Alıştırma Soruları |
A. Aşk acısı metnine göre şu ifadelerin her biri için evet ya da hayır deyin ve yanıtınızı metnin belirleyici sözlerini tırnak içinde aktararak gösterin: (i) Ayrılıktan sonra beyin yalnızca duygusal acı hisseder. (ii) Ayrılıkların ardından yas süreci yaşamak normaldir. (iii) Aşık olunduğunda beyinde dopamin ve oksitosin salgılanır.
B. Aşk acısı metnine göre, ayrılıktan sonra beyinde oluşan etkinin azalması için ne gerekir?

Verilen Metin |
--------------------------------
Bulutların üstünde hissettiğiniz, midenizde kelebekler uçuşturan, kalp atışınızı hızlandıran, yüz yıllardır üzerine şiirler, şarkılar, destanlar yazdıran duygu nedir diye sorsam tereddütsüz “aşk” belirir zihinlerde. Yaşarken ayakları yerden kesen aşk, bir şekilde sonlandığında geride kişiyi oldukça zorlayan duygularla bırakır. Bu haftaki konumuz çoğumuzun aşina olduğu aşk acısı..

Hiç kimse romantik ilişkisine başlarken bir gün bitecek diye başlamaz. Tersine çok sevdiyseniz eğer sonsuza kadar süreceğini o müthiş duygunun hep aynı şekilde devam edeceğini düşünürsünüz. Ancak söz konusu romantik ilişkiler olduğunda işler öyle planlandığı gibi gitmeyebilir. Günü geldiğinde bazı ilişkilerin bitmesi gerekir. Bu kimi zaman geçimsizlik nedeniyle yaşanan bir ayrılık, kimi zaman terk edilme, aldatılma ya da kayıp sebebiyle gerçekleşebilir. Ama hepsinin ortak bir yanı vardır, biten ilişkinin ardından yoğun aşk acısı hissedilen bir süreç yaşanır.

Neden bu kadar acıtır?

Aşk üzerine kendi deneyimlerinizi düşünün, ilk andan itibaren duygusal deneyimlerinize fiziksel değişimlerde eşlik eder. Aşık olduğunuzda kalp atışınız hızlanır, enerjiniz artar, odaklanmakta güçlük çekersiniz. Yapılan araştırmalar bu değişimlerin beyindeki değişikliklerden kaynaklandığını göstermiştir. Aşık olduğunuz zaman beyinde size kendinizi iyi hissettiren dopamin, oksitosin, norepinefrin, feniletilamin gibi nörokimyasallar salgılanır. Ayrılık sonrasında ise bu hormonların eksikliğini hisseden beyin duygusal deneyime ek fiziksel acı da hisseder. Beyindeki bu etkinin azalması için zamana ihtiyaç vardır.

Aşk acısı yaşamak normal mi?

Ayrılıkların ardından bir yas süreci yaşamak elbette ki normal ve sağlıklı bir duygudur. Çünkü nedeni ne olursa olsun burada bir kayıp söz konusudur. Diğer taraftan çok sevdiğiniz birinden ayrıldıysanız bu acı daha da yoğun yaşanır. Aşk acısı çeken kişi ilk zamanlarda onsuzluğa dayanamayacağını, bir daha asla sevemeyeceğini düşünebilir..

Onu unutmak mümkün mü?
--------------------------------
Verilen Bilgiler |
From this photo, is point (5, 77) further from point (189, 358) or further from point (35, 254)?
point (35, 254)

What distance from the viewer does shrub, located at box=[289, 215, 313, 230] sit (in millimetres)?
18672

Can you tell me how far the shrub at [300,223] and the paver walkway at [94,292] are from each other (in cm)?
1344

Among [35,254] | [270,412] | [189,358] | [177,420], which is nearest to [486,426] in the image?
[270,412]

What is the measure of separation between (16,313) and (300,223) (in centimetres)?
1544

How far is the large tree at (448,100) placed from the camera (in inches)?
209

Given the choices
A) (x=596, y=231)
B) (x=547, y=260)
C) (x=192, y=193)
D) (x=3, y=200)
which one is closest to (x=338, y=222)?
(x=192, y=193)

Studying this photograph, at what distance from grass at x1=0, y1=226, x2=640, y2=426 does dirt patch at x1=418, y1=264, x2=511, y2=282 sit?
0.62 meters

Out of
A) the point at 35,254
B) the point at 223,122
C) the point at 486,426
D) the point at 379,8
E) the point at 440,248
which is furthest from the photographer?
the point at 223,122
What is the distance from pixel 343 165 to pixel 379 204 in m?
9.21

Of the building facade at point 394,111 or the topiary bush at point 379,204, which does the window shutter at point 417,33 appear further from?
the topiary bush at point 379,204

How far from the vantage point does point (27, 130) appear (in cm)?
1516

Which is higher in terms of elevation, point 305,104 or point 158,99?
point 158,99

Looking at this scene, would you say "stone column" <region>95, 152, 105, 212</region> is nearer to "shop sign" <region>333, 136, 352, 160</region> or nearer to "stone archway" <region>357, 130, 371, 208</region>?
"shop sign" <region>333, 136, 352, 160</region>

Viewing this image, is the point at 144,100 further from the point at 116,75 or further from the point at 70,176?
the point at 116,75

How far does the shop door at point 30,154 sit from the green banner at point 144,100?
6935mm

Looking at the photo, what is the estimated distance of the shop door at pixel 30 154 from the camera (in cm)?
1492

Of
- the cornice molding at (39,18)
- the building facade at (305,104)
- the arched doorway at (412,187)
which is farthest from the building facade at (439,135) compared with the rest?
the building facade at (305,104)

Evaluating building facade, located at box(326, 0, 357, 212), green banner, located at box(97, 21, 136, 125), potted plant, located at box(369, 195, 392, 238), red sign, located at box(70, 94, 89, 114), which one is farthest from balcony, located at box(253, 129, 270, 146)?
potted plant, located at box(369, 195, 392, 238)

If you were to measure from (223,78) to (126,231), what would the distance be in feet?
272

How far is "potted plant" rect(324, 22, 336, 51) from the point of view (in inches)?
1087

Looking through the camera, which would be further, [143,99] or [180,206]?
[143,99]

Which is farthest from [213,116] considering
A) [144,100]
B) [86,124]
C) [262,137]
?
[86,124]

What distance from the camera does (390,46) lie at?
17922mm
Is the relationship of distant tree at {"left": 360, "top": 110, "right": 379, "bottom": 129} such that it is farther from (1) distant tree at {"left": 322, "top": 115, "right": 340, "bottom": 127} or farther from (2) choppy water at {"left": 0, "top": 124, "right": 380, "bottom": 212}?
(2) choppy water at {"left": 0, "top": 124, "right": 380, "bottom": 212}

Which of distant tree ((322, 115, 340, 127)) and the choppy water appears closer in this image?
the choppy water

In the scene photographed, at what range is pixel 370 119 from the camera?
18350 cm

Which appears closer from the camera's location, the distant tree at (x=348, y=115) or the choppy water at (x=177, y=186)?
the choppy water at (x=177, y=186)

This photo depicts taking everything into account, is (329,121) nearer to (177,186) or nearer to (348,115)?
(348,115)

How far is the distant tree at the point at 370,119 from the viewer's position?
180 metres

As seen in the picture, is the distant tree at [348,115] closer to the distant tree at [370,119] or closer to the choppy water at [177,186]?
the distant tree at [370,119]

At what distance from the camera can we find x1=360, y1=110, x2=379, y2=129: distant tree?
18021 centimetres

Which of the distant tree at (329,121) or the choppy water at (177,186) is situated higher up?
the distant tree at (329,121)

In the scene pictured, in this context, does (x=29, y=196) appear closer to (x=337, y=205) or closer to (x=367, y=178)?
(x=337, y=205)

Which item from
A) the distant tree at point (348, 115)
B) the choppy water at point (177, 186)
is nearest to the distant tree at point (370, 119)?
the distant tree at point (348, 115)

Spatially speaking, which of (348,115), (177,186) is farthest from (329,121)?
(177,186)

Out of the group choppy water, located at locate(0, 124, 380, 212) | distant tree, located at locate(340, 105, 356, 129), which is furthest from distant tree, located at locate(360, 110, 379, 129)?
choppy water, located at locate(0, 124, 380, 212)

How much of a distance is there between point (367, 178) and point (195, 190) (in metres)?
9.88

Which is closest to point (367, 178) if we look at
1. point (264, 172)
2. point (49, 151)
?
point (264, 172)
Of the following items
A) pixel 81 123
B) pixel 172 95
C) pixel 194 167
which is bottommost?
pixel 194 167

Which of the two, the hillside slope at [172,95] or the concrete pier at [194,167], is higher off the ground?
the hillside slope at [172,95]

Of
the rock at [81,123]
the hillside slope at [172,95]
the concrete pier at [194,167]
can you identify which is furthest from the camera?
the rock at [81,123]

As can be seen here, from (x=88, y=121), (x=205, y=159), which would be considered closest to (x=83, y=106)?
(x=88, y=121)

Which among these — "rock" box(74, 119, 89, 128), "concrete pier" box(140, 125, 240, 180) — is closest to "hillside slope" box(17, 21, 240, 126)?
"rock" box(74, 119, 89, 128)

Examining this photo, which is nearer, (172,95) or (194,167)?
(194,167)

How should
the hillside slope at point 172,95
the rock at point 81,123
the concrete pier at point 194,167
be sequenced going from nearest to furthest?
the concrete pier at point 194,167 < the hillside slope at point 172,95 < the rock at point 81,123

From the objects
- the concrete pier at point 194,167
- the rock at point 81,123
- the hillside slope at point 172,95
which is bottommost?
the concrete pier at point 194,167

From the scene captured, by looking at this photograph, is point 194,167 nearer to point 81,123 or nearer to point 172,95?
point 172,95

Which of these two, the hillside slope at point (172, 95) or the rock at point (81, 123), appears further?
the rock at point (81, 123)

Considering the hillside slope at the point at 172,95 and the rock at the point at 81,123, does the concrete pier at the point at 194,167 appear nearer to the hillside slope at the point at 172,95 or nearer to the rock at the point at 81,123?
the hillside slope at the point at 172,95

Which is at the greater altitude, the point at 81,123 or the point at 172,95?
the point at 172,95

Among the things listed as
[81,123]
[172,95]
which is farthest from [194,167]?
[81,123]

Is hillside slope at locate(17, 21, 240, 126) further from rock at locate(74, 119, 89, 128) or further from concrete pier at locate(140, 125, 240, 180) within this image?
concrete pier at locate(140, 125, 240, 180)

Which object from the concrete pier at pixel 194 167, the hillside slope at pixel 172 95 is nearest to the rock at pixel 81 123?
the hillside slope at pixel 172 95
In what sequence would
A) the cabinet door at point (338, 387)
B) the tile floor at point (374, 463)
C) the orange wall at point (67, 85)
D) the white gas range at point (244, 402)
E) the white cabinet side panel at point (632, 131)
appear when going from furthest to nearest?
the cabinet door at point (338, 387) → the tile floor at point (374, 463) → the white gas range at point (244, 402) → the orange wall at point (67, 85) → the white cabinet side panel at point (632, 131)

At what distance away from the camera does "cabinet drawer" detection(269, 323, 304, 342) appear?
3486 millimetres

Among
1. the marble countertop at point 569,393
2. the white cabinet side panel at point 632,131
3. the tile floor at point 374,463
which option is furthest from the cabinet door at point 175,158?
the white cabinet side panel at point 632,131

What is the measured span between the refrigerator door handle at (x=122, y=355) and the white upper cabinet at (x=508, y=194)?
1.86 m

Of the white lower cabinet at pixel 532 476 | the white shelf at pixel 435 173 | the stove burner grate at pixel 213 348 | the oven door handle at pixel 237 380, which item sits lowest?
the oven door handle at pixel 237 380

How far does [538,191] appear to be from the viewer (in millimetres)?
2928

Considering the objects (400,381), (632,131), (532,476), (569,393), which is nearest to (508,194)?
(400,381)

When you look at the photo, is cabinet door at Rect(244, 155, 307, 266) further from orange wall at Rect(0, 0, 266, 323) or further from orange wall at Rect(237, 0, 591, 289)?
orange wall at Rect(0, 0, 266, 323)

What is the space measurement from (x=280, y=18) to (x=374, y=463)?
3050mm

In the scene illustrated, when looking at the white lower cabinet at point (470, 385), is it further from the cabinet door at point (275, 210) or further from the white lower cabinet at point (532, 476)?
--------------------------------
Yazılı Yanıtlar |
A.
(i) Hayır: “Ayrılık sonrasında ise bu hormonların eksikliğini hisseden beyin duygusal deneyime ek fiziksel acı da hisseder.”
(ii) Evet: “Ayrılıkların ardından bir yas süreci yaşamak elbette ki normal ve sağlıklı bir duygudur.”
(iii) Evet: “Aşık olduğunuz zaman beyinde size kendinizi iyi hissettiren dopamin, oksitosin, norepinefrin, feniletilamin gibi nörokimyasallar salgılanır.”

B. Zaman gerekir.